* _Work instructions_:
Go to the line in the entries below that holds "Use glasses for the next 24 hours" and repeat exactly from there through the line that holds "Головная катушка", inclusive.

** Exercise data follows **

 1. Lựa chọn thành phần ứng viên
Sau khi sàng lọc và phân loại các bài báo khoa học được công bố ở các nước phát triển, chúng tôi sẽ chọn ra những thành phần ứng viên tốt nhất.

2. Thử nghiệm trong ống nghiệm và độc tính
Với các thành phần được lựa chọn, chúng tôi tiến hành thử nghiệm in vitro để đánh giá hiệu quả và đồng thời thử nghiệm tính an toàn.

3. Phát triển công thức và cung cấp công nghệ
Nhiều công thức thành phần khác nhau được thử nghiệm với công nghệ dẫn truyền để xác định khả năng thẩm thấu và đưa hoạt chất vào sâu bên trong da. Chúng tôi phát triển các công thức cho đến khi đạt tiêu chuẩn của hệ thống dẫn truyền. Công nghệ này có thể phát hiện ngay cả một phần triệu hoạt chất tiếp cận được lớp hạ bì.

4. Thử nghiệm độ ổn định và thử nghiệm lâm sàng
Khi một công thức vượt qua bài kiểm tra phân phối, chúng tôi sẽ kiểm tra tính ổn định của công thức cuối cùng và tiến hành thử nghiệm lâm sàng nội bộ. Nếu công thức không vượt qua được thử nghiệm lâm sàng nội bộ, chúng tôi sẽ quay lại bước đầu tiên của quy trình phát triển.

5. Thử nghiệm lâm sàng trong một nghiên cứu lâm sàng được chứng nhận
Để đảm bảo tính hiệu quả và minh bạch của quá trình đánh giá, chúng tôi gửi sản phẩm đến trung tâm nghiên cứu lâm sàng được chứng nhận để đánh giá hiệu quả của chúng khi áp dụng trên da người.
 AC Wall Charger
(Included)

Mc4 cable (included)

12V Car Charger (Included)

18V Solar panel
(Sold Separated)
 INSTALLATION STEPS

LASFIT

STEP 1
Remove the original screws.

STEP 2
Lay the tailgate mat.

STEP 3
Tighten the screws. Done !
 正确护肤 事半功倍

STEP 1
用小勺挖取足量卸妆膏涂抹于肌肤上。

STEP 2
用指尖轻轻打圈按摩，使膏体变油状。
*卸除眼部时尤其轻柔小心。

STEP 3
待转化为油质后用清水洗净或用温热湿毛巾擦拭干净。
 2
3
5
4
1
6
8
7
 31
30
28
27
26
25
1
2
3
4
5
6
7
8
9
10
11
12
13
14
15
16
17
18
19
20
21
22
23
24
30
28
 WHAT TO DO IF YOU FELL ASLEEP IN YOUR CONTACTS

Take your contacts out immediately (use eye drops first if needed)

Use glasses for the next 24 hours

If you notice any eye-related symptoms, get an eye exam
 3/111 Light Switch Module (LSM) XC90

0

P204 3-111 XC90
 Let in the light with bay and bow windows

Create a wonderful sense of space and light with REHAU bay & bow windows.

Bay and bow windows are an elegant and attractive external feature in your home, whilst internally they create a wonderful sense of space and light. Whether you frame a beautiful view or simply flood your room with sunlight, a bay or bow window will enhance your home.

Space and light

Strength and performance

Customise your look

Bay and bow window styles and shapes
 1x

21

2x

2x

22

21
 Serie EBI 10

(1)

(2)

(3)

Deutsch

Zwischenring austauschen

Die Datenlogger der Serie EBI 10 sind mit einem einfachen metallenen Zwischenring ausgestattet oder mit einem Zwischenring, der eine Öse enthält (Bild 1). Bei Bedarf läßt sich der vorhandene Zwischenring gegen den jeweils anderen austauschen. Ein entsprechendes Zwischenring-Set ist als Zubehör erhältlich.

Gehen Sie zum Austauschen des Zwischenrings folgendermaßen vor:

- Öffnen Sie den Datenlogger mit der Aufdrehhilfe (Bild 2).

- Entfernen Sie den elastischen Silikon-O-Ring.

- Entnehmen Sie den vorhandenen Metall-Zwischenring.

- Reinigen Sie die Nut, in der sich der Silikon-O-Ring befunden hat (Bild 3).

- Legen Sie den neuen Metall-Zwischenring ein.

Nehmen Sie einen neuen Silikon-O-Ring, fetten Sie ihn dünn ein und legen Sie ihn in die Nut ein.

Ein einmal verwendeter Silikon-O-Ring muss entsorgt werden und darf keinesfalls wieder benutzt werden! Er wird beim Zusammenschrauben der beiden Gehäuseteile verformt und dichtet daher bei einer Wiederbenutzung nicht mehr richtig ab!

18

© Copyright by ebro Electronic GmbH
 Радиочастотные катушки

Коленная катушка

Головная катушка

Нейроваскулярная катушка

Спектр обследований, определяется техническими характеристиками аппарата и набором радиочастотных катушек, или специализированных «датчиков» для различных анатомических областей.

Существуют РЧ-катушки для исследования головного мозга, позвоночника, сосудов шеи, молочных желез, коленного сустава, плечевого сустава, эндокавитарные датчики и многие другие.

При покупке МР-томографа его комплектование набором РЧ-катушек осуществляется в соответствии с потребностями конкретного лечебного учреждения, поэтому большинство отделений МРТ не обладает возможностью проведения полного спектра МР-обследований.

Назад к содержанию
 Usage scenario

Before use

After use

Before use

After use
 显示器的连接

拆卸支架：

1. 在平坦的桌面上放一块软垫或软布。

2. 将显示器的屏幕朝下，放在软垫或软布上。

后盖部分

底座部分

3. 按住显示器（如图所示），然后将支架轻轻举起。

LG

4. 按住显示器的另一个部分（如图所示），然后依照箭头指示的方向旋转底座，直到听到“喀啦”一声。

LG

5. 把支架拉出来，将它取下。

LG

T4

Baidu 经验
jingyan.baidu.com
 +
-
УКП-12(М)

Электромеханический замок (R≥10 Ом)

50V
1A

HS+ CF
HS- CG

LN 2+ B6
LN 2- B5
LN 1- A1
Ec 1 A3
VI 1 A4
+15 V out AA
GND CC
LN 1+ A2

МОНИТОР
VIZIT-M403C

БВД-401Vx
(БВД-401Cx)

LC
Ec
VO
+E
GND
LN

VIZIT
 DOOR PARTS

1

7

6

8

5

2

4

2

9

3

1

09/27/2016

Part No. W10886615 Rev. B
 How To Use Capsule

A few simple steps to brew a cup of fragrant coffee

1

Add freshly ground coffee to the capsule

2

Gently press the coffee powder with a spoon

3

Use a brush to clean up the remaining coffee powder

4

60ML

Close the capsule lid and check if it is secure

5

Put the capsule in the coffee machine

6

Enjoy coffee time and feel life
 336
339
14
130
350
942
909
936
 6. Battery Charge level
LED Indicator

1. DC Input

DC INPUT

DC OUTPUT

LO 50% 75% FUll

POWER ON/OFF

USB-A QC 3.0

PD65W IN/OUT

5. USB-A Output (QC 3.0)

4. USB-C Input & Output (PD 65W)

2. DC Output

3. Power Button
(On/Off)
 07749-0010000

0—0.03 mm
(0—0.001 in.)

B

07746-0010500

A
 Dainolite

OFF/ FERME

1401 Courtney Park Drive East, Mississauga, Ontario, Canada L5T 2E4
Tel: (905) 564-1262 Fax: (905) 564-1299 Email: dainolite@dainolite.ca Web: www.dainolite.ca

** End of Exercise data **

* _Solution_:
Use glasses for the next 24 hours

If you notice any eye-related symptoms, get an eye exam
 3/111 Light Switch Module (LSM) XC90

0

P204 3-111 XC90
 Let in the light with bay and bow windows

Create a wonderful sense of space and light with REHAU bay & bow windows.

Bay and bow windows are an elegant and attractive external feature in your home, whilst internally they create a wonderful sense of space and light. Whether you frame a beautiful view or simply flood your room with sunlight, a bay or bow window will enhance your home.

Space and light

Strength and performance

Customise your look

Bay and bow window styles and shapes
 1x

21

2x

2x

22

21
 Serie EBI 10

(1)

(2)

(3)

Deutsch

Zwischenring austauschen

Die Datenlogger der Serie EBI 10 sind mit einem einfachen metallenen Zwischenring ausgestattet oder mit einem Zwischenring, der eine Öse enthält (Bild 1). Bei Bedarf läßt sich der vorhandene Zwischenring gegen den jeweils anderen austauschen. Ein entsprechendes Zwischenring-Set ist als Zubehör erhältlich.

Gehen Sie zum Austauschen des Zwischenrings folgendermaßen vor:

- Öffnen Sie den Datenlogger mit der Aufdrehhilfe (Bild 2).

- Entfernen Sie den elastischen Silikon-O-Ring.

- Entnehmen Sie den vorhandenen Metall-Zwischenring.

- Reinigen Sie die Nut, in der sich der Silikon-O-Ring befunden hat (Bild 3).

- Legen Sie den neuen Metall-Zwischenring ein.

Nehmen Sie einen neuen Silikon-O-Ring, fetten Sie ihn dünn ein und legen Sie ihn in die Nut ein.

Ein einmal verwendeter Silikon-O-Ring muss entsorgt werden und darf keinesfalls wieder benutzt werden! Er wird beim Zusammenschrauben der beiden Gehäuseteile verformt und dichtet daher bei einer Wiederbenutzung nicht mehr richtig ab!

18

© Copyright by ebro Electronic GmbH
 Радиочастотные катушки

Коленная катушка

Головная катушка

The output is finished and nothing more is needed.